The primary driver was a bipartisan compromise framework for the Digital Asset Market CLARITY Act, unveiled by Senators Thom Tillis and Angela Alsobrooks.
Months of legislative gridlock centered on a single issue: the treatment of stablecoin yield. The new compromise framework prohibits passive yield on dormant stablecoin holdings while preserving activity-based reward structures.
This breakthrough ended a prolonged stalemate between cryptocurrency advocates and traditional banking interests.
Dante Disparte, Circle’s Chief Strategy Officer, quickly endorsed the development. “Today’s compromise on stablecoin yield marks meaningful progress in the CLARITY Act negotiations,” he stated.

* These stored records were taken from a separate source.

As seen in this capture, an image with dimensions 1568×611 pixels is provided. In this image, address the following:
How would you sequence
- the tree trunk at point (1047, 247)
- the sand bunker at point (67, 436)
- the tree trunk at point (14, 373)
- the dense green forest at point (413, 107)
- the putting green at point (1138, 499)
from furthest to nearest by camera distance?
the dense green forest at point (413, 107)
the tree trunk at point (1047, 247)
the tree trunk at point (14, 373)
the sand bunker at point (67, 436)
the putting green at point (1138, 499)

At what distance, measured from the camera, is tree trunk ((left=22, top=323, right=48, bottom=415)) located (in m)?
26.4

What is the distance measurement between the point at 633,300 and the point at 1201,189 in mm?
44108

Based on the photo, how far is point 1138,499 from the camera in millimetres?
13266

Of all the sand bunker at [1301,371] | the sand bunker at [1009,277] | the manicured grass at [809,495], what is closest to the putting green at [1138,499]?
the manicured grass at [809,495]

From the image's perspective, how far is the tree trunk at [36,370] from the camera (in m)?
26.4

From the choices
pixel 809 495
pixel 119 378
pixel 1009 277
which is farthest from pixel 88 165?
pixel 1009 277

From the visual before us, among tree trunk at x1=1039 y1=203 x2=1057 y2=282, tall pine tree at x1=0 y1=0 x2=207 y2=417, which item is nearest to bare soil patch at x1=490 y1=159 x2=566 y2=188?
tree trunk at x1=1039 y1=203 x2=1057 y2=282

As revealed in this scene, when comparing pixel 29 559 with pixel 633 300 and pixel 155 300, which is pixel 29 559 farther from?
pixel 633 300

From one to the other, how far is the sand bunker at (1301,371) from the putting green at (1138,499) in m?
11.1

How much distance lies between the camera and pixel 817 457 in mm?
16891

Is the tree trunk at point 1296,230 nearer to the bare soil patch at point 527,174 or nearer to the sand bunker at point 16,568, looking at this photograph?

With the yield controversy resolved, committee markup proceedings could begin during the week of May 11, 2026. A Senate floor vote may occur in June or July 2026.
Polymarket probability markets for the CLARITY Act becoming law in 2026 rose to 61% after the agreement was announced, climbing from lower levels during the impasse.
USDC Integration Momentum Accelerates
Legislative developments shared the spotlight with expanding USDC adoption. Meta introduced USDC-based creator payments on Solana and Polygon networks, exposing Circle’s stablecoin to an extensive user ecosystem.
Visa simultaneously broadened its blockchain network support for stablecoin settlements, reinforcing USDC’s technical infrastructure.
In April 2026, Circle introduced CPN Managed Payments, a platform designed for stablecoin settlement operations. This launch preceded a Triple-A integration for international payments and a collaboration with Sasai Fintech aimed at expanding USDC usage throughout Africa.
Options market activity for CRCL saw elevated volumes, reflecting both optimistic and defensive positioning among traders.
Wider Market Trends Diverged
Broader equity indices moved in the opposite direction. The S&P 500 declined 0.51%, the Dow Jones dropped 1.04%, and the Nasdaq decreased 0.39%.
CRCL’s performance stemmed entirely from company-specific and regulatory developments rather than general market trends.
Related cryptocurrency stocks posted gains alongside Circle. Coinbase (COIN) advanced 6.41% while Robinhood (HOOD) climbed 4.22%, both responding to the regulatory breakthrough.
The Financial Technology & Infrastructure sector rose 1.34% overall, though CRCL significantly outperformed this benchmark.
Wall Street analysts maintain a “Hold” rating on CRCL with a consensus price target of $127.24.
Circle operates under EU regulatory approval through Circle France under MiCA guidelines, establishing regulatory compliance beyond U.S. jurisdiction.
The company’s Q1 2026 earnings report is scheduled for May 11, coinciding with the potential timing of CLARITY Act committee proceedings.